Playing safe

Published Aug 3, 2019, 12:36 am IST
Updated Aug 3, 2019, 12:36 am IST
In the last few seasons of fashion shows, designers preferred sticking to the tried and tested line-up with minimal innovations.
Lehengas by Rahul Mishra
 Lehengas by Rahul Mishra

The recently held ‘India Couture Week’ organised by the Fashion Design Council of India (FDCI) officially ushered in a fresh fashion cycle with an impressive line-up of celebrated designers and glamorous showstoppers. During the six-day event, the bigwigs of Indian fashion frat showcased their best work on the runway to set the ball rolling for the next season. However, barring a few names, most designers didn’t really bother to set foot out of their comfort zone and presented collections that were a mere extension of their signature styles. Can repetition lead to a block in innovation or, worse, constrain the image of Indian designers globally?

Striking a balance:
One often wonders why Indian celebrities refrain from wearing Indian designers at global platforms such as Cannes, MET Gala, Oscar awards etc., even though we have such brilliant designers. Perhaps, the majority of them do not focus to tap this segment due to limited demand, and so they rarely design a striking gown or a timeless dress that could be a befitting couture masterpiece. Thankfully, there are a handful of couture brands, who understand that couture goes beyond bridal wear. For designer Rahul Mishra, who is a regular name at the Paris Fashion Week, couture is all about creativity and a time-consuming personal journey that takes a lot of effort. When asked about the Indian scenario, the designer refused to comment on others but spoke about his own work, claiming that he experiments in moderation to strike a balance between commercial and creative aspects.

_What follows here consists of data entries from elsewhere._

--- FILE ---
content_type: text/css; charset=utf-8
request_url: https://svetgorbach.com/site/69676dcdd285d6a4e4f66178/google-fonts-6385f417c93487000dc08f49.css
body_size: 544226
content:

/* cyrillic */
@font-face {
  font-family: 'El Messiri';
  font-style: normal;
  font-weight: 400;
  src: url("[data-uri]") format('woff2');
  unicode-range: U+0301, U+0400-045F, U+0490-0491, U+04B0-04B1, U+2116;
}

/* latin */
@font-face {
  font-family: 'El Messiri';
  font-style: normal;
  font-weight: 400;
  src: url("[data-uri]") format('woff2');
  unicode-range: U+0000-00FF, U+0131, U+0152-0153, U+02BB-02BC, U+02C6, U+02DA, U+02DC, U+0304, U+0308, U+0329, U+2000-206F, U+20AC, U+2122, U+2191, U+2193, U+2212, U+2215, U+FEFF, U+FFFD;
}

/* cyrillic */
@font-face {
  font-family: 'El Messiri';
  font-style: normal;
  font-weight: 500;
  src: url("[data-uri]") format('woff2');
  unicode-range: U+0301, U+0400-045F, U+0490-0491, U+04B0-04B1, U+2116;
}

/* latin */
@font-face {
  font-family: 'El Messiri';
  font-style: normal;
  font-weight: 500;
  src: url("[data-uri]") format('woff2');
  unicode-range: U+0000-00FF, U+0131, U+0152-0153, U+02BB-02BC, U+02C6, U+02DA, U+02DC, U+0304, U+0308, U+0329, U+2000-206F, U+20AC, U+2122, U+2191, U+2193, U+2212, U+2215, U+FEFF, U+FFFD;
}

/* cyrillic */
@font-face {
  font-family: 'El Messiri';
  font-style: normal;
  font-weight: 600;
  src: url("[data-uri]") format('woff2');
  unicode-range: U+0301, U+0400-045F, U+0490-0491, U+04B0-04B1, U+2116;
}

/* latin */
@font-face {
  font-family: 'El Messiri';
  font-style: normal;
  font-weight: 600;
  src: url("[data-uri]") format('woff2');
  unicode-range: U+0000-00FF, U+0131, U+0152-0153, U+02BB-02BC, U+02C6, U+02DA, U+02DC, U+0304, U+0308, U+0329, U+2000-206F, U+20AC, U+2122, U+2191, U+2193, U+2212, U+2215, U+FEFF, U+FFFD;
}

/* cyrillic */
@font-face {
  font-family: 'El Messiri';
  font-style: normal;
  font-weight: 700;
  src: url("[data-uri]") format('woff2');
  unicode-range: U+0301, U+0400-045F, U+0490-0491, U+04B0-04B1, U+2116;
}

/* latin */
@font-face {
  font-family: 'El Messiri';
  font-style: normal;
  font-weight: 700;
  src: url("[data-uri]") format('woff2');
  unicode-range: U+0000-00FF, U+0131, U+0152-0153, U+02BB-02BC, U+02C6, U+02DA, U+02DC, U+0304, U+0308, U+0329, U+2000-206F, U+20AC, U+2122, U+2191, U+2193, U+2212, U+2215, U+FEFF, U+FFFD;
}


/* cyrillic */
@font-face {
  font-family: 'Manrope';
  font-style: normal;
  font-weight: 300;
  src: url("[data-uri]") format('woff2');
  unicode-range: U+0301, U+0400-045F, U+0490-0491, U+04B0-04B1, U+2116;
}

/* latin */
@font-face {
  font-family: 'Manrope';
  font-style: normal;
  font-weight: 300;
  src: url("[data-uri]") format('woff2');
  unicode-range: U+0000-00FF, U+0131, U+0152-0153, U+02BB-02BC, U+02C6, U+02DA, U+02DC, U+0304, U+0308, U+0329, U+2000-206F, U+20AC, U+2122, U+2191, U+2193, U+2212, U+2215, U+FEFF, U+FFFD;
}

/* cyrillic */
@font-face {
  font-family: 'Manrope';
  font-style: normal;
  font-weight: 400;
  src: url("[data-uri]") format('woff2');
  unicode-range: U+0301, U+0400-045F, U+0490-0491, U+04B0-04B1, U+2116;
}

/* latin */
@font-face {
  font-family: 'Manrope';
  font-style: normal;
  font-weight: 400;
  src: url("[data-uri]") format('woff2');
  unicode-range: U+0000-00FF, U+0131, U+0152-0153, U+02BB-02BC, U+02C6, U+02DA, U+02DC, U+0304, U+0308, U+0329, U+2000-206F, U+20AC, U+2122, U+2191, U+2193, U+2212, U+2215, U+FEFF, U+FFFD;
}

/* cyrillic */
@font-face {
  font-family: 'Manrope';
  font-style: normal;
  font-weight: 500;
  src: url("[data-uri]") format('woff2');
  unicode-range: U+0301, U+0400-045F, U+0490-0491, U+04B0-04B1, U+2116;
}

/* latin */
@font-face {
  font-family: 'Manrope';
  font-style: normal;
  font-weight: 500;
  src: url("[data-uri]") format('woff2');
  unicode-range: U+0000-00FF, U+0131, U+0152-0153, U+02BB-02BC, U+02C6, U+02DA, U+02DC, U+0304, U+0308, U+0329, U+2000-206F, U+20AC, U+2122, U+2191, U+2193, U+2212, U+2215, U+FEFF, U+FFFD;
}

Amit Aggarwal’s creationsAmit Aggarwal’s creations

Rahul explains, “For my ICW collection, I opened the show with a short dress that took over 50 meters of fabric and was a unique piece. I also presented the 2D and 3D hand-embroidered surfaces created with Swarovski crystals and silk threads and showcased a range of gowns, dresses along with my traditional red lehengas and other commercially viable ensembles targeted at specific customers. One has to consider that in India, bridal wear is the backbone of a couture brand, which gets the major share of money. Right now, we cannot compare with international brands like LV, Dior, Channel, etc. who have a brand budget of over 30,000 to 40,000 crores and do six shows in a year, some of them just for promotions. Whereas, here we do just one show and it is purely business-driven, so a design house has to think about commercial viability and cannot solely focus on experiments.”

Couture is all business:
With a visible lack of imagination and repeated silhouettes, the recent couture platform doubled up as another bridal wear exhibit with typical reds, pinks, and pastels. Which brings us to question— why do Indian couturiers stick to sari and lehenga and hesitate to experiment with new silhouettes for couture collections? Sunil Sethi, FDCI president and organiser of ICW, answers, “In India, if a designer is doing a wedding collection then the emphasis is on traditional silhouettes with new embroidery, surface textures and colours. Haute couture is all about business; it is very expensive and takes a lot of time to get completed. New designers are experimenting with the couture trends, but most of them like to stick to the tried and tested designs.


When designers create successful collections in a season, they try to include some similar designs to ensure sales for next season as well. If they feel the traditional designs are working well in the market, they usually repeat the business model to make money with the best seller silhouettes.”

Classics are commercial:
While Indian couture mostly caters to the bridal market, and designers like to stick to classic designs without much tweaking – the runway déjà vu works absolutely fine for commercial success. Veteran designer and couturier Ritu Kumar agrees that there is innovation in couture but the styling is mostly classic. She says, “It comes from the fact that in India, couture is synonymous with weddings, and we have a certain traditional requirement. At local weddings, lehenga-choli and sari are the accepted norms so we get to see them a lot. At the ICW, we saw experimentation in the form of embellishments, patchwork, gota, and crystals that are used on lehengas.

There were also shows by Amit Aggarwal and Gaurav Gupta, who showcased some innovative outfits that were not Indian silhouettes. A decade ago, gowns for weddings were not even considered but now we see them at receptions, cocktails and destination weddings. So things are changing in Indian couture segment as well.”